ACTION ITEM: For each record below, retype the text exactly and omit any image.

INFORMATION SHOWN:
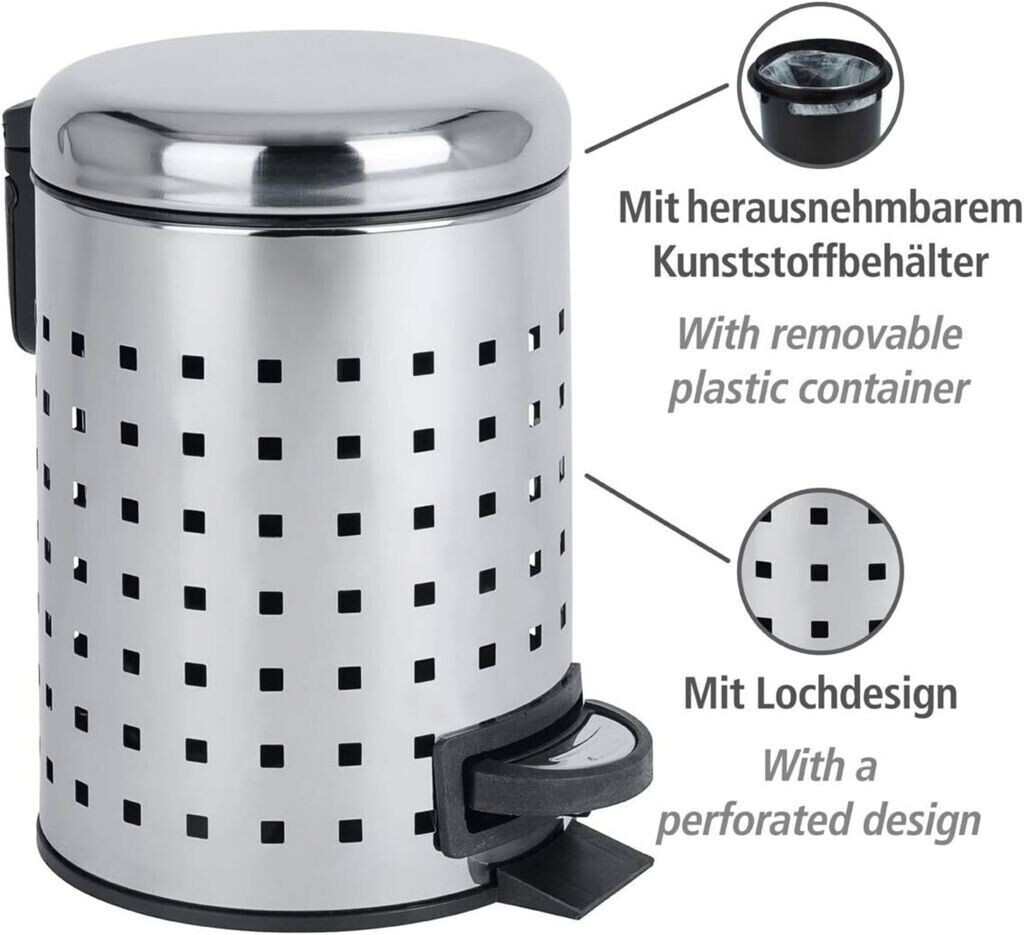 Mit herausnehmbarem Kunststoffbehälter

With removable plastic container

Mit Lochdesign

With a perforated design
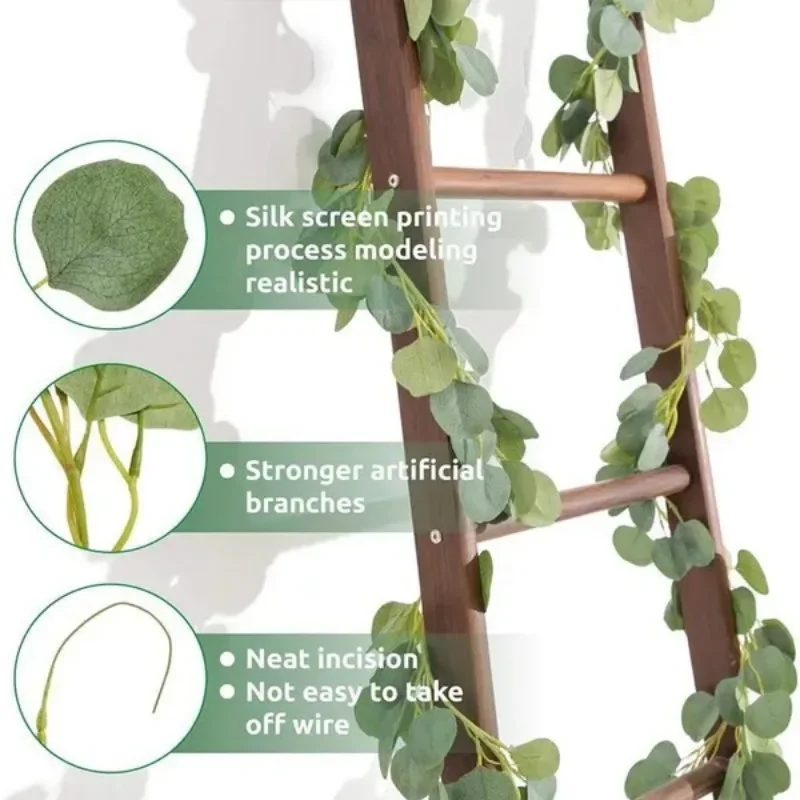 • Silk screen printing process modeling realistic

• Stronger artificial branches

• Neat incision
• Not easy to take off wire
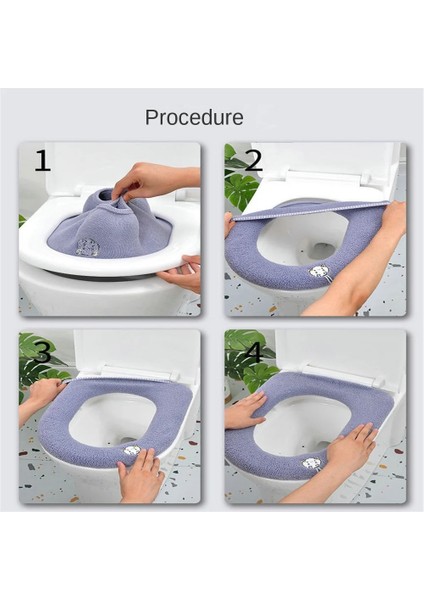 Procedure

1

2

3

4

WRITTEN ANSWER:
 Mit herausnehmbarem Kunststoffbehälter

With removable plastic container

Mit Lochdesign

With a perforated design
 • Silk screen printing process modeling realistic

• Stronger artificial branches

• Neat incision
• Not easy to take off wire
 Procedure

1

2

3

4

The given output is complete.